== ISTRUZIONI DEL COMPITO ==
Trascrivi per intero il brano su «Il bene possibile», senza cambiare nulla.

+++ BRANO DI TESTO +++

Non sono ‘buone’ le persone ritratte ne “Il bene possibile”. Sono tanto giuste quanto fragili, a volte addirittura ambigue. Ovvero decidono a un certo punto di agire per il bene dell’umanità ma non nascondono un tornaconto personale. Nissim cita Giorgio Perlasca, “commerciante fascista che ha salvato gli ebrei a Budapest forse perché innamorato di una ragazza ungherese”, ma anche Etty Hillesum e Oskar Schindler. “Non c’è contrasto tra bene, ambiguità e fragilità, proprio perché il bene possibile non è opera di Dio, ma di un essere umano”, spiega. Ancora: “Se si enfatizzano solo esempi eccezionali di eroismo e si censurano le ambiguità e le contraddizioni dei migliori, allora si creano degli alibi per chi è rimasto indifferente”.
Perché è importante sottolineare l’umanità di chi compie azioni virtuose per la collettività? Perché l’emulazione in questo caso è auspicata, soprattutto di questi tempi. “Nulla è mai scontato, anche le più importanti conquiste democratiche. […] Lo aveva intuito Winston Spencer Churchill negli anni trenta, quando manifestò tutto il suo stupore di fronte alla crisi dell’Europa, prima che accadesse l’irreparabile”, riporta Nissim nel capitolo ‘Anticipare il bene’. Ed ecco le parole di Churchill: “Tutto ciò che ritenevo impossibile, e che ero stato educato a ritenere impossibile, ebbene tutto questo è accaduto”. Il meccanismo che rese possibile i genocidi “fu la disumanizzazione delle vittime da parte dei centri di potere e di tanti intellettuali dell’epoca. Se un essere umano veniva descritto come un elemento corrosivo, fino a diventare una larva e uno scarafaggio, come ci ha insegnato Primo Levi, allora diventava più facile anestetizzare le coscienze”, aggiunge l’autore de “Il bene possibile”, studioso dei totalitarismi con all’attivo altri libri tra cui “L’uomo che fermò Hitler” e “Una bambina contro Stalin”.

+++ INFORMAZIONI REGISTRATE +++

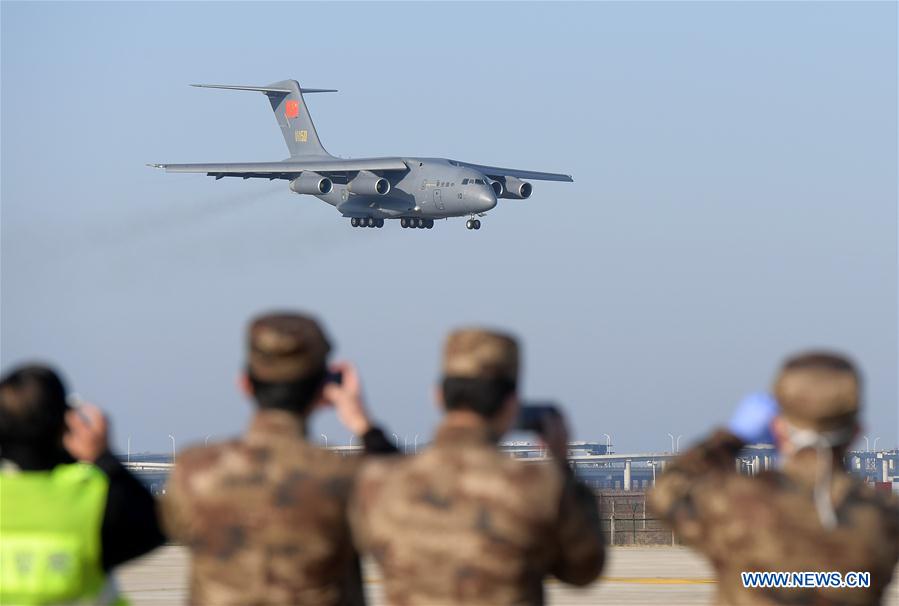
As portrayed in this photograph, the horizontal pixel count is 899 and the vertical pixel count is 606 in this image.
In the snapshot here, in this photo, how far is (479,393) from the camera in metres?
4.71

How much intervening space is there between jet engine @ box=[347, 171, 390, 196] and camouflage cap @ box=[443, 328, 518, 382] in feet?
193

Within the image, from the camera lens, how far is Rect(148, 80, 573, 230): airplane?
59844 millimetres

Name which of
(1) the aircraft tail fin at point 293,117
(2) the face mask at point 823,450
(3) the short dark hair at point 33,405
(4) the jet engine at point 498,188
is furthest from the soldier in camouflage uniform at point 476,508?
(1) the aircraft tail fin at point 293,117

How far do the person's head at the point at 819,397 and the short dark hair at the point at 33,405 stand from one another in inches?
83.1

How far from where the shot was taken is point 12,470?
17.5 ft

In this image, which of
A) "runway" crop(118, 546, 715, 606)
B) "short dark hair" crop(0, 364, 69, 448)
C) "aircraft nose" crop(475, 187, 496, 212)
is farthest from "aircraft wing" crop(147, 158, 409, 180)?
"short dark hair" crop(0, 364, 69, 448)

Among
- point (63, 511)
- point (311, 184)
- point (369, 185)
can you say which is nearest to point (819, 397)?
point (63, 511)

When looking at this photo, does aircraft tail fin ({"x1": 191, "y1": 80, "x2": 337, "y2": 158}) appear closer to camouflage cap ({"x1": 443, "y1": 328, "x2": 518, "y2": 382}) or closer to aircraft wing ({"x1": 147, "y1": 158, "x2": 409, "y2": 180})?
Result: aircraft wing ({"x1": 147, "y1": 158, "x2": 409, "y2": 180})

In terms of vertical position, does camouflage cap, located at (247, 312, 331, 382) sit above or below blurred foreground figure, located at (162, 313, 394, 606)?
above

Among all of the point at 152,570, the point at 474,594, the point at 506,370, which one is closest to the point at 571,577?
the point at 474,594

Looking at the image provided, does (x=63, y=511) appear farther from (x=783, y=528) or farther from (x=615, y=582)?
(x=615, y=582)

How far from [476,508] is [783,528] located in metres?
0.82

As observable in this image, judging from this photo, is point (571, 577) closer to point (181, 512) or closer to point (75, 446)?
point (181, 512)

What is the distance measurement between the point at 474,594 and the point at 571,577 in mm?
284
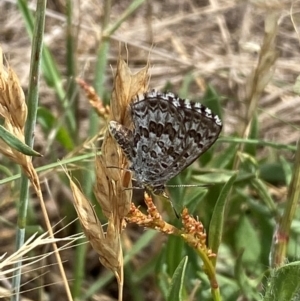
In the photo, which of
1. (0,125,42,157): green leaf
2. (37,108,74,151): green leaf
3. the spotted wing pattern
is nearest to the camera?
(0,125,42,157): green leaf

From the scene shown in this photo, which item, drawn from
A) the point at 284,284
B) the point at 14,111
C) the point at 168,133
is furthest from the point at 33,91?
the point at 284,284

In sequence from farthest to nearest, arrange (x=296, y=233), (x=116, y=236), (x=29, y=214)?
1. (x=29, y=214)
2. (x=296, y=233)
3. (x=116, y=236)

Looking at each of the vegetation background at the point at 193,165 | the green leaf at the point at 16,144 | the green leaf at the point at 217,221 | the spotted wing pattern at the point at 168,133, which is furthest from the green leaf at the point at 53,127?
the green leaf at the point at 16,144

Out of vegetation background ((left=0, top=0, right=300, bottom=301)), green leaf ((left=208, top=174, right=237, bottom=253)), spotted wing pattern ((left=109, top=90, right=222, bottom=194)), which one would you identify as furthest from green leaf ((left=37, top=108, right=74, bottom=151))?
green leaf ((left=208, top=174, right=237, bottom=253))

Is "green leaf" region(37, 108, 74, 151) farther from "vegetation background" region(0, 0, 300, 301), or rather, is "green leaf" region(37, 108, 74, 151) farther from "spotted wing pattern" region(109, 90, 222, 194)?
"spotted wing pattern" region(109, 90, 222, 194)

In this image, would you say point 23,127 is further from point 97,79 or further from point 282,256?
point 97,79

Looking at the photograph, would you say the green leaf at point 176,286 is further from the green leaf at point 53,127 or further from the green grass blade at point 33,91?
the green leaf at point 53,127

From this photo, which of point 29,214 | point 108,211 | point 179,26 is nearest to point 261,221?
point 29,214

+++

== RISPOSTA AL COMPITO ==
Non sono ‘buone’ le persone ritratte ne “Il bene possibile”. Sono tanto giuste quanto fragili, a volte addirittura ambigue. Ovvero decidono a un certo punto di agire per il bene dell’umanità ma non nascondono un tornaconto personale. Nissim cita Giorgio Perlasca, “commerciante fascista che ha salvato gli ebrei a Budapest forse perché innamorato di una ragazza ungherese”, ma anche Etty Hillesum e Oskar Schindler. “Non c’è contrasto tra bene, ambiguità e fragilità, proprio perché il bene possibile non è opera di Dio, ma di un essere umano”, spiega. Ancora: “Se si enfatizzano solo esempi eccezionali di eroismo e si censurano le ambiguità e le contraddizioni dei migliori, allora si creano degli alibi per chi è rimasto indifferente”.
Perché è importante sottolineare l’umanità di chi compie azioni virtuose per la collettività? Perché l’emulazione in questo caso è auspicata, soprattutto di questi tempi. “Nulla è mai scontato, anche le più importanti conquiste democratiche. […] Lo aveva intuito Winston Spencer Churchill negli anni trenta, quando manifestò tutto il suo stupore di fronte alla crisi dell’Europa, prima che accadesse l’irreparabile”, riporta Nissim nel capitolo ‘Anticipare il bene’. Ed ecco le parole di Churchill: “Tutto ciò che ritenevo impossibile, e che ero stato educato a ritenere impossibile, ebbene tutto questo è accaduto”. Il meccanismo che rese possibile i genocidi “fu la disumanizzazione delle vittime da parte dei centri di potere e di tanti intellettuali dell’epoca. Se un essere umano veniva descritto come un elemento corrosivo, fino a diventare una larva e uno scarafaggio, come ci ha insegnato Primo Levi, allora diventava più facile anestetizzare le coscienze”, aggiunge l’autore de “Il bene possibile”, studioso dei totalitarismi con all’attivo altri libri tra cui “L’uomo che fermò Hitler” e “Una bambina contro Stalin”.